Inherited diseases of the vasculature can provide insights into the process of vessel formation. Importantly, where these anomalies are not developmentally lethal, they can also illuminate mechanisms involved in postnatal vascular maintenance and remodelling. Venous malformations (VM) are common vascular anomalies manifesting as a vascular mass composed of dilated channels lined by endothelial cells [5, 6]. Vessels of VM have an abnormal ratio of endothelial to smooth muscle cells, with very few supporting smooth muscle cells [5, 7] leading to a functionally low resistance vessel. The majority of VM are sporadic, although the anomaly can be inherited [5, 6]. An autosomal dominantly inherited form of VM (designated venous malformations, multiple cutaneous and mucosal; OMIM number 600195) has been shown to segregate with the same C2545T transition in the coding sequence of the receptor tyrosine kinase Tie2 in two unrelated families [7]. Another independent study of inherited VM found a third unrelated family in which the disease co-segregated with the same mutation [8], making this transition the single most common mutation detected in inherited VM.

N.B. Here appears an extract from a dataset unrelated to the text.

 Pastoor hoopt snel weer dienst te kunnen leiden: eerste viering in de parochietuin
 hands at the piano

Tie2 is expressed predominantly by endothelial cells and is essential for vessel formation where it is involved in microvessel sprouting, integrity and maturation [9]. Amongst other effects, Tie2 activation in cultured cells promotes monolayer integrity and inhibits endothelial apoptosis [10, 11, 12, 13]. A family of ligands, designated the angiopoietins, have been identified for Tie2. The best characterized of these are Angiopoietin-1 (Ang-1) and Angiopoietin-2 (Ang-2). Ang-1 is a stimulatory ligand expressed by mesenchymal cells and smooth muscle cells associated with vessels [14, 15], whereas Ang-2 can act as a naturally occurring antagonist [16].

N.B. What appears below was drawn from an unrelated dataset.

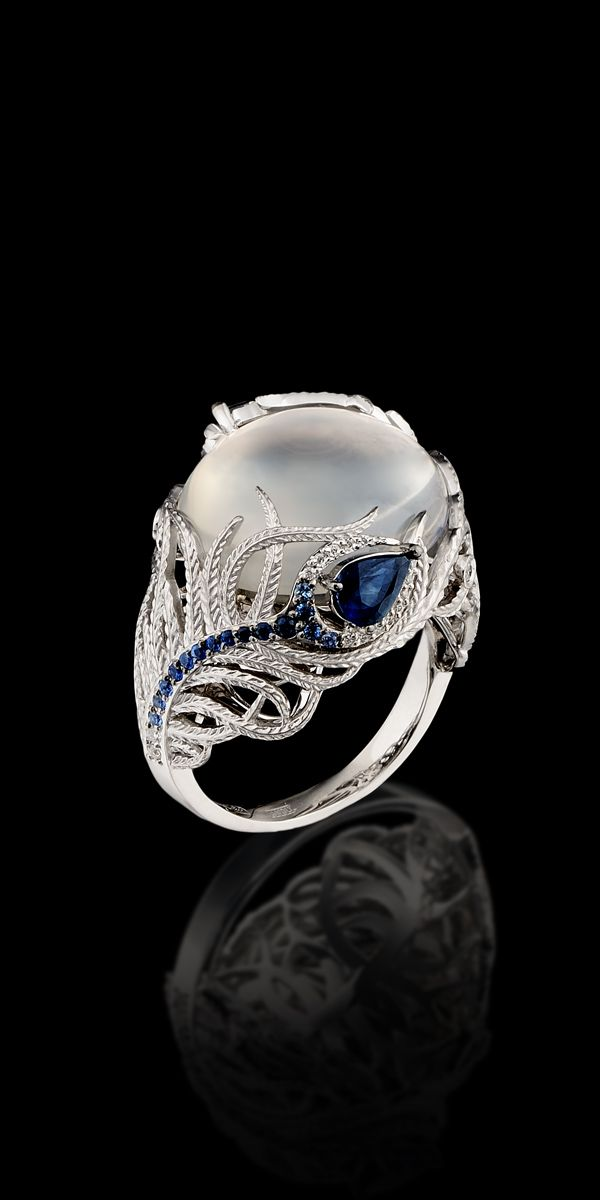Master Exclusive Ring ~ Pearl, sapphires and diamonds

The C2545T transition in the Tie2 coding sequence, which has been linked to VM, results in substitution of an arginine at position 849 for a tryptophan (R849W) in the kinase domain of the receptor. The effects of this mutant Tie2 on endothelial function are not known. Analysis of the VM mutant R849W Tie2 expressed in insect cells revealed it to be hyper-phosphorylated and have elevated tyrosine kinase activity compared with wild-type receptor [7]. If and how this results in the development of VM is yet to be defined, although the relative lack of abluminal support cells has led to the suggestion that endothelial expression of the mutant receptor leads to defective recruitment of and/or interaction with mural cells [7].
Materials and methods
Materials
cDNA encoding human Tie2 and R849W VM mutant Tie2 were obtained from the American Tissue Culture Collection and subcloned into the expression vector pCR3 (Invitrogen Life Technologies, Paisley, UK). An expression vector encoding dominant-negative Akt, K179A/T308A/S473A, was kindly provided by Dr. B.A. Hemmings [17]. Antisera against the extracellular domain of Tie2 was from R & D Systems (Abingdon, UK), anti-phosphotyrosine antibodies were from BD Transduction Laboratories (San Jose, Calif., USA) phospho-Akt (S473/T308) and Akt antibodies were from Cell Signaling Technology (Beverly, Mass., USA) and anti-phospho-Tie2 (Y1094/1102) was from Oncogene Research Products (San Diego, Calif., USA). Human umbilical vein endothelial cells were cultured and transfected as detailed previously [18]. Transfection efficiency, as judged by expression of green fluorescent protein was routinely greater than 40%. Human saphenous vein smooth muscle cells were obtained and cultured as described previously [19].
Immunohistochemistry
Biopsy material from VM was obtained with informed consent from one of the patients described previously with the mutation giving rise to R849W Tie2 [8]. Immunohistochemistry was performed on 5-µm sections essentially as detailed previously [20]. Primary antibodies were detected with biotin-conjugated secondary antibodies and the Chemmate/Envsion Detection System (Dako, Cambridge UK). Negative controls with non-specific primary antibodies were included.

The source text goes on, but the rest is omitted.